# Confused about fourth spatial dimension

pervect
Staff Emeritus
hellfire said:
Consider a spacetime, with a specific metric, sliced in spatial hypersurfaces. Take an observer located at a point of slide S0. Are you telling me that you can perform a coordinate transformation such that the new time direction is contained in S0 (or has a vanishing normal component to S0)?
No, I don't think that that is possible. What is possible is that the new time direction will include a non-vanishing component of S0 as well as the normal component.

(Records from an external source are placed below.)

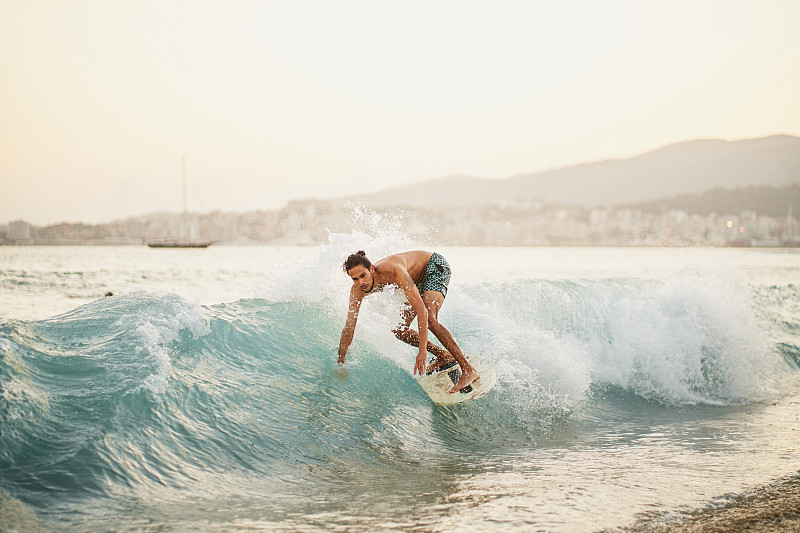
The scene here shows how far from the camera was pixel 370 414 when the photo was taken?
6160 mm

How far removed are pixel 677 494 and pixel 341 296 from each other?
5.82 metres

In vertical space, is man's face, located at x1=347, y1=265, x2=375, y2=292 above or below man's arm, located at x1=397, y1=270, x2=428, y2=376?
Answer: above

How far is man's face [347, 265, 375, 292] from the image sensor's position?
17.7 ft

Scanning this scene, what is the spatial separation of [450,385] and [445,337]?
788 millimetres

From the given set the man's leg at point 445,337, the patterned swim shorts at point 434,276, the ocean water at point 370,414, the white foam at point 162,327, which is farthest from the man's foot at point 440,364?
the white foam at point 162,327

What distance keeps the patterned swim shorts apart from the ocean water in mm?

You will wind up with a new coordinate system with a different notion of simultaniety, and different space-like hypersurfaces S'0. In other words, at the same point in the two coordinate systems, the time vector T0 which is the normal vector to S0 will point in a different direction than the time vector T'0 which is normal to S'0.

DrGreg said:
You can't mix them in an arbitrary way, because "spacelike" and "timelike" are different. But you can mix them via a Lorenz transform, which preserves the properties of "spacelike" and "timelike".
That varies is the value of time and space, precisely because ds may be invariant, which implies dt and dx may be not. But in the new system of coordinates after the LT, both space and time continue to be two different concepts. time is 'time' and space is 'space'. The metric is +2 (or -2) again with time diferent of space.

Again in a 3 + 1 descomposition -in both frames conected by the LT- one chooses time like the different parameter of the others three.

If time was equivalent to space one would study, for example, 2+2 decompositions of spacetime, but this is useless.

If the difficult and fundamental problem of time t (there is no equivalent problem with space, which implies that time is not just another spatial dimension) is present in Hamiltonian quantum gravity in one frame, the application of a LT to other frame does not eliminate the problem since again the difficult and fundamental problem of time t' (no of space) is present in the other frame. Of course t =/= t'

As already said if time was a spatial dimension Hawking did not need introduce his imaginary time concept by quantum motives. As already said when he introduces imaginary time, time is "geometrised" in the metric doing it Euclidean, but in the rest of physics -e.g. in the Schrödinger equation- time is transformed into an imaginary quantity whereas space continue being real, doing, again, time looking very diferent of space.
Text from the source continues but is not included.